• [EXTRACT TO READ]
::::::::
Temporal arteritis generally occurs in persons older than 50 years and may be associated with any type of headache. Pain usually is not throbbing and, although it is usually situated in the temples, can be nonlocalized. Fatigue and a low-grade fever are often present. The erythrocyte sedimentation rate is highusually above 60. Diagnosis is confirmed by a temporal artery biopsy, which typically shows giant cell inflammation. Treatment should begin with 60 mg to 80 mg of prednisone per day as soon as the diagnosis is suspected, even before the confirmation by biopsy. A recent study suggests that methotrexate may be effective in allowing treatment with a lower dose of steroids.6 If not treated, 20% to 30% of patients with this disease will have partial or complete visual loss in the affected eye. Therefore, prompt treatment is essential.
Aneurysms do not cause recurring headache unless compressing a cranial nerve. They present with a severe pain at the time of rupture. Occasionally, an arteriovenous malformation will mimic migraine, particularly if located in the occipital lobe, but these lesions are more apt to cause seizures or bleed. Headaches with a postural component need to be evaluated to exclude a lesion in the posterior fossa. Currently, an MRI scan is the best tool to evaluate the posterior area of the brain. Pericranial inflammation such as sinus infection, ear infection, or dental disease is evident on examination and usually of a more recent, acute onset. Systemic conditions such as endocrine disorders, anemia, sepsis, and hypertension can present as a nonlocalized headache, but more often will exacerbate an underlying migraine or tension-type headache.
The diagnosis of primary headache syndromes is based on the history of the condition and the symptoms described by the patient. After talking with the patient, the clinician usually has a fairly good idea of what type of headache or headaches the person is experiencing.
Any abnormal physical or neurologic examination findings must be investigated. Laboratory studies may be useful in excluding metabolic or endocrine factors that may play a role. A high erythrocyte sedimentation rate in a patient older than 50 years with new headache onset suggests temporal arteritis. This diagnosis must be confirmed by temporal artery biopsy. Scans can be performed to exclude intracranial causes of headache or to rule out lesions that cause neurologic or visual abnormalities associated with headache. Computerized tomography scanning of the paranasal sinuses is useful in evaluating the role of acute or chronic sinus infection in the etiology of the headache. Magnetic resonance imaging is currently the best scan for viewing the posterior fossa and occipital areas of the brain.
If a headache is due to an underlying condition, the neurologic or systemic problem should be treated and the headache will resolve. Most patients with tension-type, migraine or cluster headache will need to be treated with medication. Some patients, particularly those with tension-type headaches may benefit from relaxation techniques or biofeedback training if stress is an important factor. Physical therapy may also decrease chronic neck pain if due to increased cervical muscle spasm or postural abnormalities.
Migraine
Management
Some migraine headaches can be relieved with the use of cold packs, pressure
on the temple, and sleep; however, most require preventive or abortive
medication.
::::::::
• [EXCERPTED RECORDS]
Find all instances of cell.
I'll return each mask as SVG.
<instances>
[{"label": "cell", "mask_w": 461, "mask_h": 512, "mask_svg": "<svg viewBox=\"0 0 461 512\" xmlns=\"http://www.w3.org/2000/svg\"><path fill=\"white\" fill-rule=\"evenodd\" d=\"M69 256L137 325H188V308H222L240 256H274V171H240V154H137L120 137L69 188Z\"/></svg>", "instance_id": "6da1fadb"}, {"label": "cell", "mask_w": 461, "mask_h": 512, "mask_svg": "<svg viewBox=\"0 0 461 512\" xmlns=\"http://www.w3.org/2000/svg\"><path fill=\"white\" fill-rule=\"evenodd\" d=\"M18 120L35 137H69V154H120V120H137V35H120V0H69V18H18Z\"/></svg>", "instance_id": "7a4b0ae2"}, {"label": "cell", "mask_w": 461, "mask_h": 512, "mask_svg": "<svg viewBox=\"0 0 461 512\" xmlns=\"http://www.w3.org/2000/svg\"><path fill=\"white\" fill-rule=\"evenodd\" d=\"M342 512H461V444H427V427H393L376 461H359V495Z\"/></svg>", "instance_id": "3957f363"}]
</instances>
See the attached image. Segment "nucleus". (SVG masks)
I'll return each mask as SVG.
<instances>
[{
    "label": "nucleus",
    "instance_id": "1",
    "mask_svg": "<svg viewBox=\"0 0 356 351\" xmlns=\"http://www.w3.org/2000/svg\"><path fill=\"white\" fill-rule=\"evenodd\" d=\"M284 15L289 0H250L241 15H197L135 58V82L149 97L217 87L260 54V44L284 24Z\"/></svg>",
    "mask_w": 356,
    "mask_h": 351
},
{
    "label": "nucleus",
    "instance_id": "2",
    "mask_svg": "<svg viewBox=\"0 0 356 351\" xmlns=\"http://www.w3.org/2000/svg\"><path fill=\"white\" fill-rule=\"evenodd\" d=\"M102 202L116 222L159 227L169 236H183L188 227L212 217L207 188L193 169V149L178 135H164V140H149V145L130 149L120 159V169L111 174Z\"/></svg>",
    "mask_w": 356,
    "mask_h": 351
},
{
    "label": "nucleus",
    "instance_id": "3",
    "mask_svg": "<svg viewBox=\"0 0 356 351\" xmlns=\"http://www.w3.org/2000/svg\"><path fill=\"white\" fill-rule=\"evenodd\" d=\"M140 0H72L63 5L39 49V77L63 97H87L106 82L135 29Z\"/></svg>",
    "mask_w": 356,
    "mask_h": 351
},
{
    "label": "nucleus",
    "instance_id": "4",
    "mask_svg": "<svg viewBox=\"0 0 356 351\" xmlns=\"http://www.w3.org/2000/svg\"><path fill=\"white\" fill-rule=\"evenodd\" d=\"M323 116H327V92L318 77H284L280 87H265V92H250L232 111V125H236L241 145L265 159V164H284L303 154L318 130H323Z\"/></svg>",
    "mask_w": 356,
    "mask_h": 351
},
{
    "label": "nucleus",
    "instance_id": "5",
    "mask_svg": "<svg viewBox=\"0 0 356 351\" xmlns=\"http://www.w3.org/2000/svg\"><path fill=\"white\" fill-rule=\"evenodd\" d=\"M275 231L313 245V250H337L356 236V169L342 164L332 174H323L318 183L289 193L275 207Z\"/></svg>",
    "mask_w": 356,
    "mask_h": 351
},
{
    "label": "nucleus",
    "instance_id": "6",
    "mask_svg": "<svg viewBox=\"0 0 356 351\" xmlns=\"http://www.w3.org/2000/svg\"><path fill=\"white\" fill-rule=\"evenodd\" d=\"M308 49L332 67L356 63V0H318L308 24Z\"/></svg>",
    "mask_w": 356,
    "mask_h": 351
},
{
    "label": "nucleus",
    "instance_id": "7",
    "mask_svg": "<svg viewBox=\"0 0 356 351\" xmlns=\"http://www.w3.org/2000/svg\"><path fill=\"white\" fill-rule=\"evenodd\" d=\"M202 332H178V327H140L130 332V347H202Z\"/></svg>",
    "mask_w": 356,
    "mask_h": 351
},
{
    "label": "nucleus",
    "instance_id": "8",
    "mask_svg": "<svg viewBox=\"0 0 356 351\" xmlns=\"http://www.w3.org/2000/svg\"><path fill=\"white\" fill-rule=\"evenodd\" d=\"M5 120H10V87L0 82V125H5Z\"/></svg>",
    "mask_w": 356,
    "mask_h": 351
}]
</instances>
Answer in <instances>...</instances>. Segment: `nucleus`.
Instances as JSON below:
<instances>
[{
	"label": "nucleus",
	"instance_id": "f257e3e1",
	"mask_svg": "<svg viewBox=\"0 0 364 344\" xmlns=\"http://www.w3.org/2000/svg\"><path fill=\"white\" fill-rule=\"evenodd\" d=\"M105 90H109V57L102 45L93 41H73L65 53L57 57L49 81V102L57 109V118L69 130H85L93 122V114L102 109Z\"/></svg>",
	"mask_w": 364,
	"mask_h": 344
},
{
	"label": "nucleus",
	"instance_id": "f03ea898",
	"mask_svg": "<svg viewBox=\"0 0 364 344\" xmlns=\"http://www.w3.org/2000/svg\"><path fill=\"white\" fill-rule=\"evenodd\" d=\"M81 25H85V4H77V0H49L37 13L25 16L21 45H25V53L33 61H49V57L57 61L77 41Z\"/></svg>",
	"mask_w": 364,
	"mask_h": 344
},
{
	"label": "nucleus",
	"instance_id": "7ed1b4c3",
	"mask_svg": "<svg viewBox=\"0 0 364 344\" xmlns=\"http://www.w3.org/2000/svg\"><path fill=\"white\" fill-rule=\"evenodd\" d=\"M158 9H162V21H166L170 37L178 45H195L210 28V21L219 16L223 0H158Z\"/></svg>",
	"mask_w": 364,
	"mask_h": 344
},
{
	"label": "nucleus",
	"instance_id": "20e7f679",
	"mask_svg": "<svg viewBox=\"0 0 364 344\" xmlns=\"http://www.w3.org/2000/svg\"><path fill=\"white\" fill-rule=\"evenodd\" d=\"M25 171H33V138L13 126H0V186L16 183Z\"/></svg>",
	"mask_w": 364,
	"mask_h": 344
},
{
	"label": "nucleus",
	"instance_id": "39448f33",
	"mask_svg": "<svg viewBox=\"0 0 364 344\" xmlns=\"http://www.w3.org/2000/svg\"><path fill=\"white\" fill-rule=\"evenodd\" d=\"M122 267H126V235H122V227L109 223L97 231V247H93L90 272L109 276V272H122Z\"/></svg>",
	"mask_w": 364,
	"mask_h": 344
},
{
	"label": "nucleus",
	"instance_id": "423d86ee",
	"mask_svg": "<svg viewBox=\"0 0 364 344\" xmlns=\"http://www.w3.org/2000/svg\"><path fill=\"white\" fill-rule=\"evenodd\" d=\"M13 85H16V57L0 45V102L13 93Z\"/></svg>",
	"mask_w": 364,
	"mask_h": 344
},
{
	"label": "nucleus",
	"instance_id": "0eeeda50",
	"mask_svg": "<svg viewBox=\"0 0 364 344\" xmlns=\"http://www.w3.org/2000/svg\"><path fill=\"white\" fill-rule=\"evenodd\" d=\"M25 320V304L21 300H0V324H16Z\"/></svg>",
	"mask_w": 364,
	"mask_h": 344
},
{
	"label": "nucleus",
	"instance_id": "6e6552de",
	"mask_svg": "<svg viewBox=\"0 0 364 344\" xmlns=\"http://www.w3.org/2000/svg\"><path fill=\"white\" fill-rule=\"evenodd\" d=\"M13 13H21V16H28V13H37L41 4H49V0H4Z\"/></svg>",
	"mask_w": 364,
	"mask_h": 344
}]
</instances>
::::::::
• [TASK BRIEF]
Answer these questions from the headache text, each on its own line:
(a) What daily dose of prednisone should treatment of temporal arteritis begin with?
(b) Which scan is currently the best for viewing the posterior fossa and occipital areas of the brain?
(c) Which patients in particular may benefit from relaxation techniques or biofeedback training?
The items are separate material and unrelated to the headache text.

• [FINISHED TASK]
(a) 60 mg to 80 mg per day
(b) Magnetic resonance imaging (MRI)
(c) Patients with tension-type headaches, if stress is an important factor